Вспотел сильно, ноги грязные, простите!

  И "сухим" из воды опять.

  Комбинат выполнял все директивы сверху, в том числе и по развитию подсобного хозяйства.

  У директора даже был зам по подсобному хозяйству. Денис Григорьевич однажды встретил у его кабинета прежнего своего сослуживца с металлургического комбината Колю Паньшина - ныне водителя КамАЗа-самосвала. Тот стоял с тоской в глазах. Увидев Дениса, обрадовался.

- Ден, привет! Вот наряд на ваш комбинат. Зашел к заму, но тот по-русски не очень. Спрашиваю, а в ответ:

- Дорога Ташкент - Ангрен знаешь?

- Знаю.

- Поворот на Алмалык знаешь?

- Знаю.

- "Туда езжай, там на поле та-та-та, грузи и привози." Ни хрена не понял!

- Сейчас, Колян, уточню.

Денис Григорьевич вышел красный от еле сдерживаемого смеха.

- Колян, в общем, поедешь по дороге на Ташкент, через сорок восемь километров, не доезжая до алмалыкского поворота, на поле косят комбайном кукурузу на зеленную массу, сразу под комбайн и грузи, есть договоренность. Это "комбайн" он не смог выговорить, только изобразил, как работает: та-та-та.

- Без бутылки не догадаешься, спасибо, Ден. Я погнал.

- Давай.

   В подсобном хозяйстве комбината имелись: стадо крупного рогатого скота, отара овец, свинарник, курятник, а также лимонарий, теплица, пахотные земли и техника.
 
  Столовые комбината - европейские и национальные - обеспечивались яйцом, сметаной, молоком, мясом именно из подсобного хозяйства.

   Но хлопот оно доставляло много, иногда с самой неожиданной стороны.

   Однажды бык приревновал доярку к коровам.
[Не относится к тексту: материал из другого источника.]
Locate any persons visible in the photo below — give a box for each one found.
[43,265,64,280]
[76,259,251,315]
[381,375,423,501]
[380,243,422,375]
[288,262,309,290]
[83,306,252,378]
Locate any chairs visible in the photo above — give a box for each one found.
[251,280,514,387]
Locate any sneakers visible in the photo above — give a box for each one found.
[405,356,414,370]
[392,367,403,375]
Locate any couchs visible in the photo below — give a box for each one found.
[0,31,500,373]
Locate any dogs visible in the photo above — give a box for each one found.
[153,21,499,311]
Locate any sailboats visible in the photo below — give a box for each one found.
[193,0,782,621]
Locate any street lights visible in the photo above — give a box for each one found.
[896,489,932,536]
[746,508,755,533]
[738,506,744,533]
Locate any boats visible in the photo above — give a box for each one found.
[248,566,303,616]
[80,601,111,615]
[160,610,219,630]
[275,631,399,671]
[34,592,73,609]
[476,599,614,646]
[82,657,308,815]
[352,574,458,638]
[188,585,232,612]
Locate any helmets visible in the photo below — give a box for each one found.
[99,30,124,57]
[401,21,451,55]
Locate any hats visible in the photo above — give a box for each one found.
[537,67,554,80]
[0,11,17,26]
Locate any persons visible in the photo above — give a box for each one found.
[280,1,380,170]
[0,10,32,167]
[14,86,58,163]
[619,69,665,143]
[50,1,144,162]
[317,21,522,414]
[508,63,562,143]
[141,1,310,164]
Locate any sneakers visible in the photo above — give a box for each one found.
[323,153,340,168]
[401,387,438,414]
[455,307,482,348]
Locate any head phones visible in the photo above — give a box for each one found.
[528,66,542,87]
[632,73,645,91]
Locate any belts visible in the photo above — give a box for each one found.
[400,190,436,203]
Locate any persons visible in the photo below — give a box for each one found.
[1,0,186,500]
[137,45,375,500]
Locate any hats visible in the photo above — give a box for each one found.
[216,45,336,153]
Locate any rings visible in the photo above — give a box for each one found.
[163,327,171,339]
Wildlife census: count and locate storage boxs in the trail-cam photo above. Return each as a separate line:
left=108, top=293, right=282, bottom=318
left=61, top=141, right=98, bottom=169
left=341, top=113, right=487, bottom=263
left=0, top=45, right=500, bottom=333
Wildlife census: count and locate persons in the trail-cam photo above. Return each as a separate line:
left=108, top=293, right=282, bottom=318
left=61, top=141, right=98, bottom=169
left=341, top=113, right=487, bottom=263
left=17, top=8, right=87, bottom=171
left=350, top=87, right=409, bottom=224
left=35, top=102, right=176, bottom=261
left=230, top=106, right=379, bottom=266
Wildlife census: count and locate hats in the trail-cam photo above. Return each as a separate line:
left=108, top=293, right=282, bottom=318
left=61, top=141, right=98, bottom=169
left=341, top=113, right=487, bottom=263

Как на грех, та поленилась работать в халате, а доила в своем красном национальном наряде. Бычара вырвал кольцо, за которое был привязан, из стены, и подбросил работницу под крышу коровника, как его испанские брателлы - тореадора на корриде.

 Чудо, просто чудо, что дело закончилось только ушибами!

   Коровы местного "разлива", родившиеся и "прописанные" в отрогах Тянь-Шаня, - некрупные, молока давали в несколько раз меньше, чем их родственницы российских пород.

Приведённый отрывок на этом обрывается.